Texte à lire:
Par contre, un barrage est posé sur la route au pont de Tourimé, situé à 7 km de Bakel. Avec un dispositif bien renforcé. Les véhicules sont immobilisés. «Je suis sorti de mon véhicule pour demander aux agents ce qui se passe, explique Bougane Guèye. Conscient que c’est mon cortège qui dérange, j’ai dit à mes camarades de marcher pour rallier Bakel et de laisser les véhicules. Les gendarmes nous ont opposé leur veto. C’est là que je leur ai dit, soit vous me laissez partir, soit vous m’arrêtez. Le Com mandant de l’Escadron de surveillance et d’intervention de Bakel m’a rétorqué : «Vous voulez être arrêté, je vous arrête.» J’ai été pendant 3 minutes malmené comme un punchingball.»
Sur la rébellion, il nie totalement les faits. «Moi qui ai demandé à être arrêté, comment pourrais-je me rebeller contre des agents. Si quelqu’un a été pris à partie, c’est plutôt moi», rétorque Bougane. Même rengaine pour le délit d’outrage à agent.
Les réquisitions du Parquet
Son récit est balayé par le Ministère public. Dans son réquisitoire d’une trentaine de minutes, le procureur de la République précise d’abord «qu’aucune infraction à caractère politique n’a été retenue contre le prévenu. Seules des infractions de droit commun sont retenues».

Objectif de l'exercice: Poursuivez l'article sur le procès de Bougane Guèye à partir de sa dernière phrase. Les lignes ci-dessous proviennent d'une autre source que le texte.

Données enregistrées:

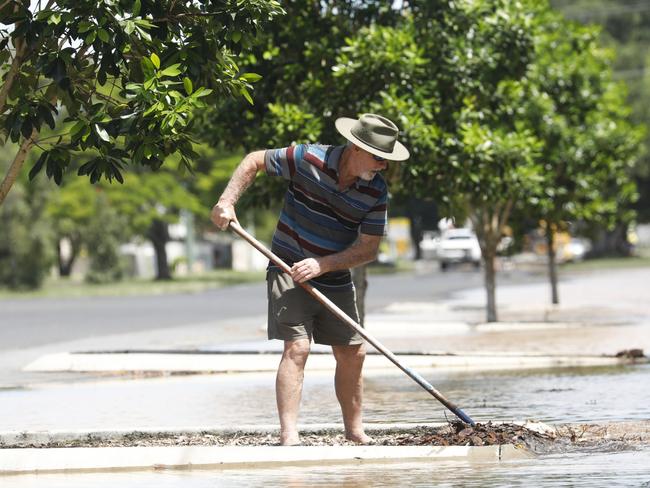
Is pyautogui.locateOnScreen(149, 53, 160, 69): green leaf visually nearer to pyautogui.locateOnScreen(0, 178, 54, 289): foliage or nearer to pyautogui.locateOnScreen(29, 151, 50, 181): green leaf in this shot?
pyautogui.locateOnScreen(29, 151, 50, 181): green leaf

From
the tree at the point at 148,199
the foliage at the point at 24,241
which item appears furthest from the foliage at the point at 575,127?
the tree at the point at 148,199

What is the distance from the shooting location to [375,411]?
11.5 meters

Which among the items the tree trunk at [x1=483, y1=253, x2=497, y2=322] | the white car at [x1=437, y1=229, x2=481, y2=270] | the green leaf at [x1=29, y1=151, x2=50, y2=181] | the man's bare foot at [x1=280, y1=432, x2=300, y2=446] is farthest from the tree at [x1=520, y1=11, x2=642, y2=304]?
the white car at [x1=437, y1=229, x2=481, y2=270]

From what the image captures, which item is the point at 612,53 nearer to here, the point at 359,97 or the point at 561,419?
the point at 359,97

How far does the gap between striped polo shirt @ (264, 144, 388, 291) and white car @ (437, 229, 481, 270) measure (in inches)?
2204

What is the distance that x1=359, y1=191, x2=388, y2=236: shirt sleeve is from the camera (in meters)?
8.87

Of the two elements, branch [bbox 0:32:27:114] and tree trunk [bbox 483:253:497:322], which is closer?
branch [bbox 0:32:27:114]

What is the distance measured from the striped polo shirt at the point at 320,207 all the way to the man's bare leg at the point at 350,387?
1.34 ft

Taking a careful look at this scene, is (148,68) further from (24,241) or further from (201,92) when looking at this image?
(24,241)

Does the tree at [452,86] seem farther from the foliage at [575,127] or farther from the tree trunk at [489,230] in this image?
the foliage at [575,127]

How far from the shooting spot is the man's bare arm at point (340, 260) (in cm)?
867

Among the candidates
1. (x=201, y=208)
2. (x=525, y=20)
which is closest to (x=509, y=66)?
(x=525, y=20)

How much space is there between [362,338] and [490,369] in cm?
683

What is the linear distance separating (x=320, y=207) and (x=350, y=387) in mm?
Answer: 1057
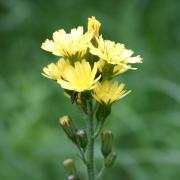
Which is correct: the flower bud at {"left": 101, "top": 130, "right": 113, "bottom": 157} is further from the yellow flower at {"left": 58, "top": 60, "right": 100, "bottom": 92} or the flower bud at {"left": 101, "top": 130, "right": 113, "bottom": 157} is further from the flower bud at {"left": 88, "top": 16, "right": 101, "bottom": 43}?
the flower bud at {"left": 88, "top": 16, "right": 101, "bottom": 43}

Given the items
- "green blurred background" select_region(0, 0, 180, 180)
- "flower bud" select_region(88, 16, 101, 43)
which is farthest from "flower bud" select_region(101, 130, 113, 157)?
"green blurred background" select_region(0, 0, 180, 180)

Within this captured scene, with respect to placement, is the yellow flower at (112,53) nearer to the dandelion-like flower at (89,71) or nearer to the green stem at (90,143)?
the dandelion-like flower at (89,71)

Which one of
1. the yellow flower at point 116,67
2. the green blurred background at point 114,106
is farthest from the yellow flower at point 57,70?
the green blurred background at point 114,106

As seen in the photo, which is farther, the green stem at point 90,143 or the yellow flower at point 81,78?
the green stem at point 90,143

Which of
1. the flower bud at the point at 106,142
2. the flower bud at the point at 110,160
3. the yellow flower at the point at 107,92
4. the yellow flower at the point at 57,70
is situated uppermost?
the yellow flower at the point at 57,70

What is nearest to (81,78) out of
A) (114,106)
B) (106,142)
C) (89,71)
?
(89,71)


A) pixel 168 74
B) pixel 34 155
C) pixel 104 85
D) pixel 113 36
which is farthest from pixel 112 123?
pixel 104 85

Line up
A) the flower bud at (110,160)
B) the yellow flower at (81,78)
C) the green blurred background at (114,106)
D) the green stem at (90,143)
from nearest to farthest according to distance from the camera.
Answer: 1. the yellow flower at (81,78)
2. the green stem at (90,143)
3. the flower bud at (110,160)
4. the green blurred background at (114,106)

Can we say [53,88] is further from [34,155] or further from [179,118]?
[179,118]
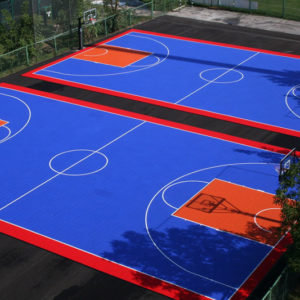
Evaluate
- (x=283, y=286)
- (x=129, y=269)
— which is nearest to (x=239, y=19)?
(x=129, y=269)

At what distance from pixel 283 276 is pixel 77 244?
28.8ft

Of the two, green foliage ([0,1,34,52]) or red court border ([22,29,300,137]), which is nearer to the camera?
red court border ([22,29,300,137])

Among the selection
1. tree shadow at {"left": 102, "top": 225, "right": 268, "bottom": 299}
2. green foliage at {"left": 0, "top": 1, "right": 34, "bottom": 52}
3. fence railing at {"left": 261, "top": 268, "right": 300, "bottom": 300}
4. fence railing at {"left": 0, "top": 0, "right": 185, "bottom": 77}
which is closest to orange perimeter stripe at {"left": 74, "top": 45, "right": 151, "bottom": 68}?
fence railing at {"left": 0, "top": 0, "right": 185, "bottom": 77}

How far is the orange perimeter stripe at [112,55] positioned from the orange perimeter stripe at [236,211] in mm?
17869

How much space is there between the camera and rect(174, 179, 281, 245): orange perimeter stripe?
88.7ft

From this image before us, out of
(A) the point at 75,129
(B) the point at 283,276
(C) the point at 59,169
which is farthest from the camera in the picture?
(A) the point at 75,129

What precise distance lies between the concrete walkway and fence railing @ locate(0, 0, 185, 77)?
181cm

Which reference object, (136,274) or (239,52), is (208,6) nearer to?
(239,52)

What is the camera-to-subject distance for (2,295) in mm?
23516

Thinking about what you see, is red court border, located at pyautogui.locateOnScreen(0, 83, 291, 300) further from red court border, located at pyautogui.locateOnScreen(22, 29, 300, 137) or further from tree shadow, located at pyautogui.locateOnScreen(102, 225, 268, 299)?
red court border, located at pyautogui.locateOnScreen(22, 29, 300, 137)

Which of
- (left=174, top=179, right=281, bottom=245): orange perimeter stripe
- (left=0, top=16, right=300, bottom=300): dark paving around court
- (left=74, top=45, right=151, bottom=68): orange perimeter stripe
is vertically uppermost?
(left=74, top=45, right=151, bottom=68): orange perimeter stripe

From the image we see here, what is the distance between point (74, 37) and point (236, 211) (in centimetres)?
2607

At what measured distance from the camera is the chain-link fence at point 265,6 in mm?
56438

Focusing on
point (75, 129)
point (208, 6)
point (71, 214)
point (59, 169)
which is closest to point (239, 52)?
point (208, 6)
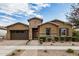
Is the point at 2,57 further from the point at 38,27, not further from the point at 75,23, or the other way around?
the point at 75,23

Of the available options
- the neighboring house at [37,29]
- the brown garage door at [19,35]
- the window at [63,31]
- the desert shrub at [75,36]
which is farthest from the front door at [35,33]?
the desert shrub at [75,36]

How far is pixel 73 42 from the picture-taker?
495cm

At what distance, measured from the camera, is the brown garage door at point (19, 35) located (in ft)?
16.5

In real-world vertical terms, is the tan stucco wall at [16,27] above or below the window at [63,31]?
above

Le résultat:
Sur le refus d’obtempérer, il explique le fait d’avoir refusé d’obéir à l’ordre des gendarmes : «Bougane n’a pas voulu s’arrêter à Bondji, au premier poste de contrôle. Pis, à Tourimé aussi, malgré le barrage établi, Bougane a essayé de forcer le passage. Ce qui l’a amené à se chamailler avec les gendarmes.» Ce qui est, à son avis, constitutif du délit de rébellion. Sur le délit d’outrage, le procureur reconnaît que c’est lui qui l’a ajouté aux deux délits initialement retenus. S’expliquant, il soutient : «le 1er outrage a été noté à Bondji. Le prévenu disait aux gendarmes : «Dites à vos chefs que Bougane sera à Bakel.» Il a cherché à les humilier, à les rabaisser. A Tourimé aussi, il a refusé de s’arrêter et s’est mis à se chamailler avec les gendarmes. Ces gestes et paroles sont constitutifs du délit d’outrage», tente de matérialiser le procureur.
C’est pourquoi il a conclu que les infractions retenues contre Bougane Guèye Dany sont établies et qu’aucun de ses droits n’a été violé. Par conséquent, il a requis une peine d’emprisonnement ferme de 3 mois, en plus d’une amende de 500 mille F Cfa.
Après ses réquisitions, la défense a balayé d’un revers de main les arguments du procureur. «Les faits qui justifient l’interpellation de Bougane Guèye Dany devant le Tribunal sont pourtant consacrées par la Constitution. Je défends aujourd’hui (hier) un individu arrêté à tort. Le droit de circuler librement est constitutionnel», plaide la robe noire. Les restrictions d’aller et de venir doivent être motivées et, en Droit, a-t-il insisté. C’est grave, dans un pays normal, de vouloir restreindre les libertés publiques. Les infractions retenues contre Bougane Guèye ne sont pas matériellement établies, enchaîne-t-il. «Nous ne vous demandons pas d’être bienveillant, mais juste de renvoyer des fins de la poursuite, Bougane Guèye Dany. Ce ne serait que justice. Car notre client a été arrêté dans l’exercice de l’un de ses droits les plus fondamentaux», poursuit l’un de ses conseils.
Me El Hadji Diouf est allé plus loin, en dénonçant une arrestation politique de Bougane. «C’est une arrestation politique basée sur du rien. Cette affaire ne méritait pas un procès. Aujourd’hui, Tambacounda fait l’actualité. Elle est devenue la capitale judiciaire du pays. Toutes les caméras sont braquées sur la ville, attendant la sage décision de votre Tribunal», expose Me Diouf. «Qu’il vous plaise de renvoyer Bougane Guèye des fins de la poursuite», demande-t-il.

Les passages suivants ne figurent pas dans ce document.